# Railgun



## tomahawk6 (21 Dec 2007)

DAHLGREN, Va. (Nov. 28, 2007) The Office of Naval Research 32 MJ (megajoules) Electromagnetic Railgun (EMRG) laboratory launcher, located on board the Naval Surface Warfare Center Dahlgren Division, is operational and preparing to set the world record for the highest muzzle energy launch of a projectile 10 MJ. When operational, the rail gun will fire projectiles at ranges in excess of 200 nautical miles. U.S. Navy photo by John F. Williams (Released)


----------



## ModlrMike (21 Dec 2007)

It will be interesting to see if this can be engineered into an operationally deployable weapon.


----------



## tomahawk6 (21 Dec 2007)

Based on the tests the concept is doable in time - on land. The problem on a ship is the power to fire the weapon.Right now its not there. It will be interesting to see how they can overcome this issue.


----------



## jollyjacktar (22 Dec 2007)

I thought they gave this concept up about 20 years ago as it was possible, but not practical to scale it down for shipboard use.  Interesting to see how far they take this.  They must have been encouraged by the Metal Storm systems.


----------



## Old Ranger (22 Dec 2007)

"Future Weapons with Mack" on Discovery showed it firing.


----------



## tomahawk6 (22 Dec 2007)

Here is a Popular Science article. I guess the Navy may be farther along in solving the power problem.

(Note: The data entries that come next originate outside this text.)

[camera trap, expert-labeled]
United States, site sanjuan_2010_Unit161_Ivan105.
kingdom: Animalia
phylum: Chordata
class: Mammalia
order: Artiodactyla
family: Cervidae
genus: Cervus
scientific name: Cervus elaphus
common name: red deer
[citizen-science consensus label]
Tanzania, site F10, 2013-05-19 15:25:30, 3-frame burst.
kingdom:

http://www.popsci.com/popsci/technology/generaltechnology/64669aa138b84010vgnvcm1000004eecbccdrcrd.html


----------



## a_majoor (22 Dec 2007)

The issue isn't energy, large warships have very powerful engines and new designs like the DD-X are designed to shuttle power to wherever it is needed. 

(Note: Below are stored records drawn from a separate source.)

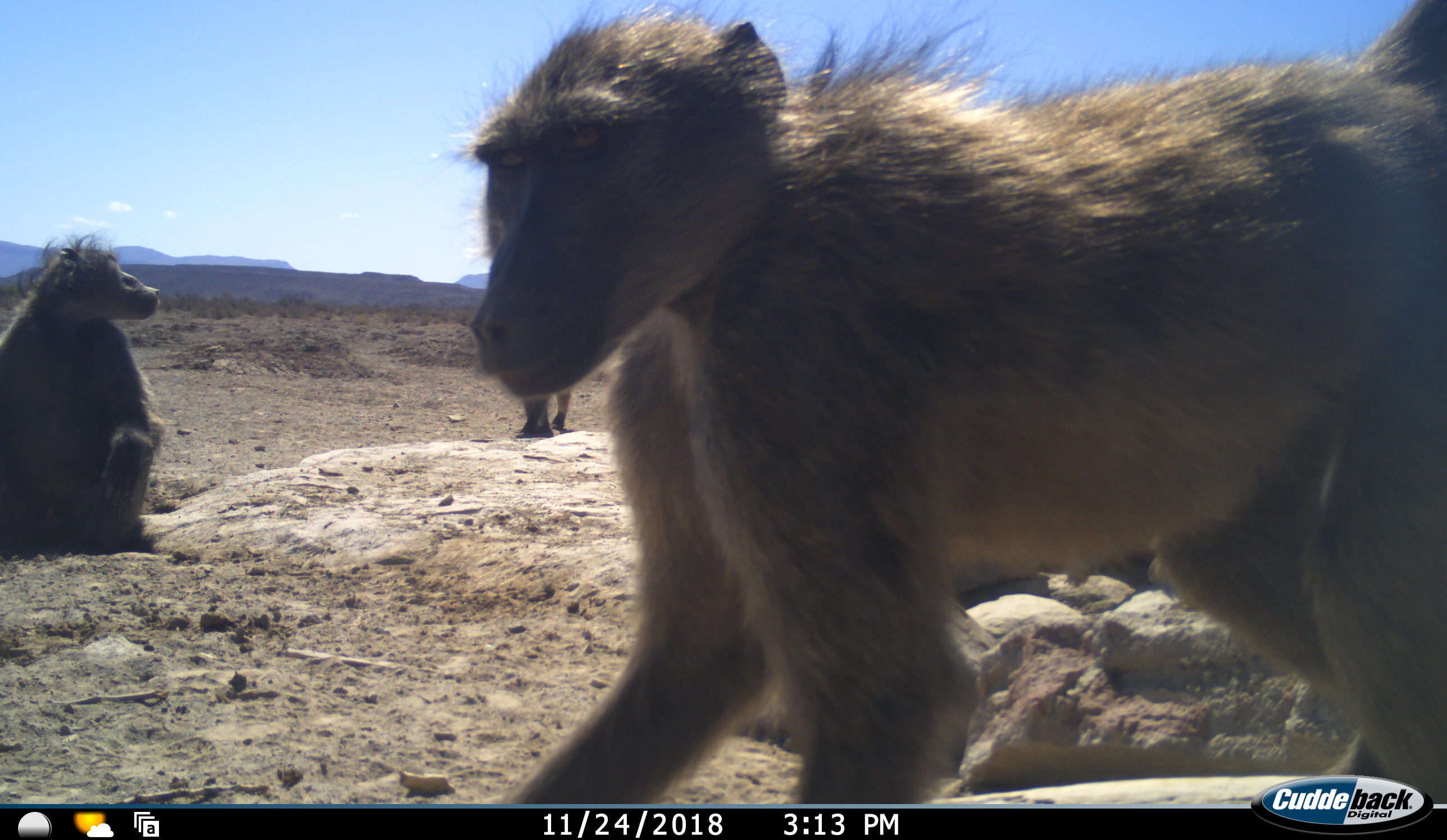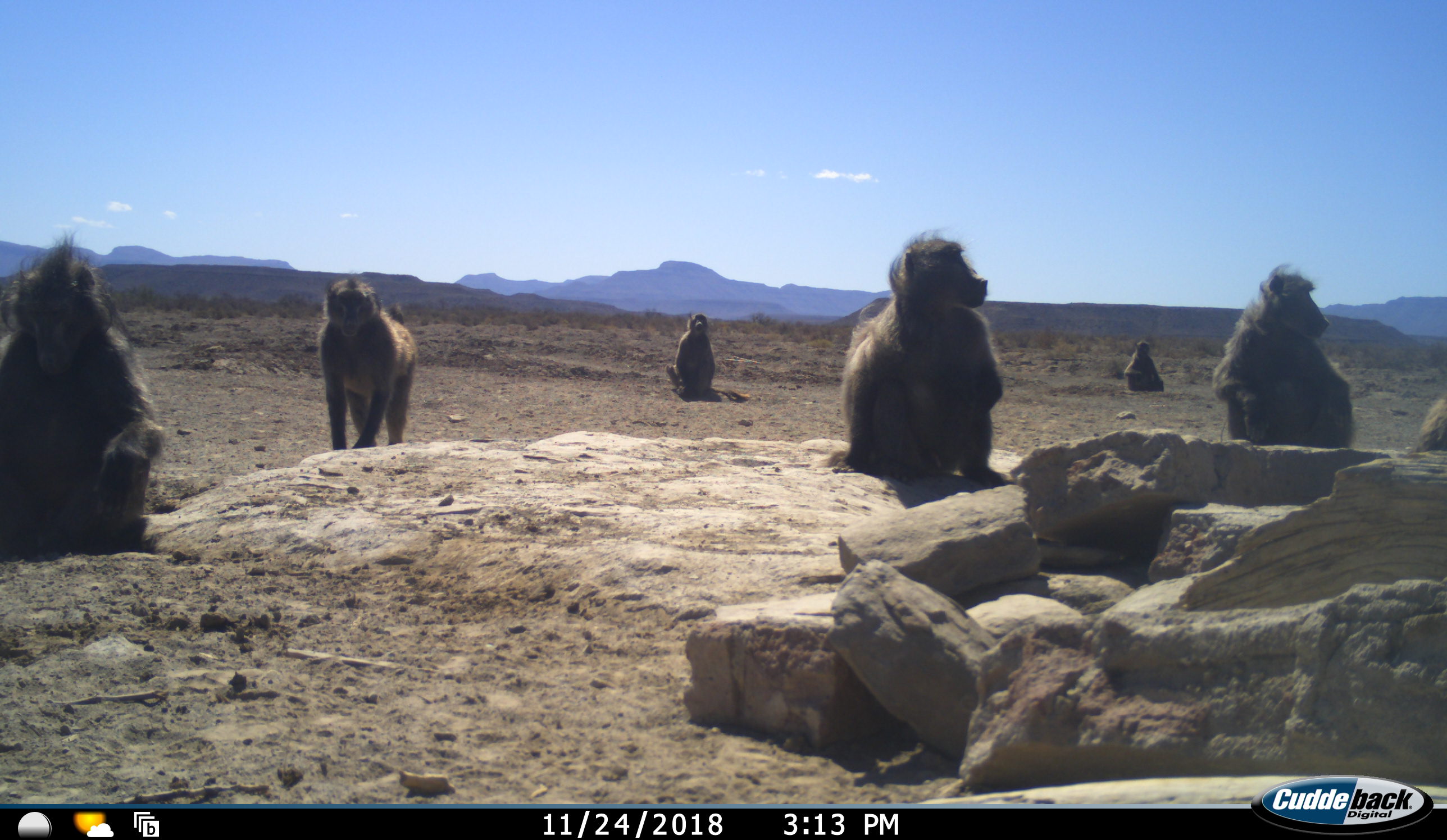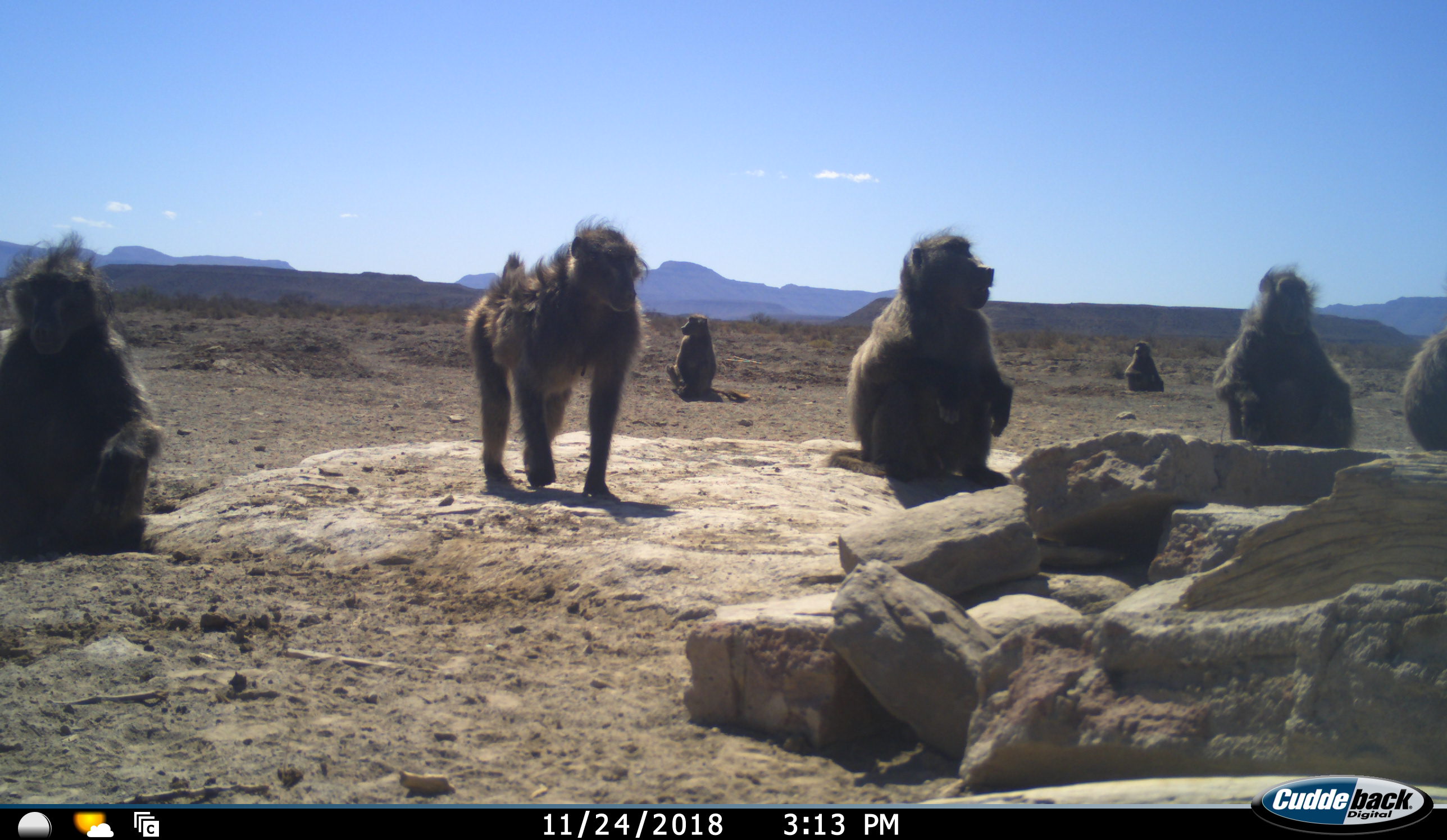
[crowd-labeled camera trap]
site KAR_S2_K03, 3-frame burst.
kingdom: Animalia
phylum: Chordata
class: Mammalia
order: Primates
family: Cercopithecidae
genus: Papio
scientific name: Papio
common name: baboon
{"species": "baboon (Papio)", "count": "7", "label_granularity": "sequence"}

The most pressing issue with railguns is the erosion of the conductive armatures which transfer the current to the projectile. The second issue is the mechanical forces that try to force the rails apart during firing. 20 years ago this was touted as the next big thing for artillery and tank cannons, but the issue of scaling the power generation systems was never resolved with 1980's vintage technology (and I don't think it is possible even today).

One thing that this technology could evolve into is means of launching very small devices into orbit (or shooting at incoming warheads and enemy satellites). A mobile launcher like a ship combined with this technology could have very interesting consequences.


----------



## tomahawk6 (22 Dec 2007)

It certainly is something out of science fiction but if it can be made to work in a real world environment I agree with you it may revolutionize artillery both on land and sea.


----------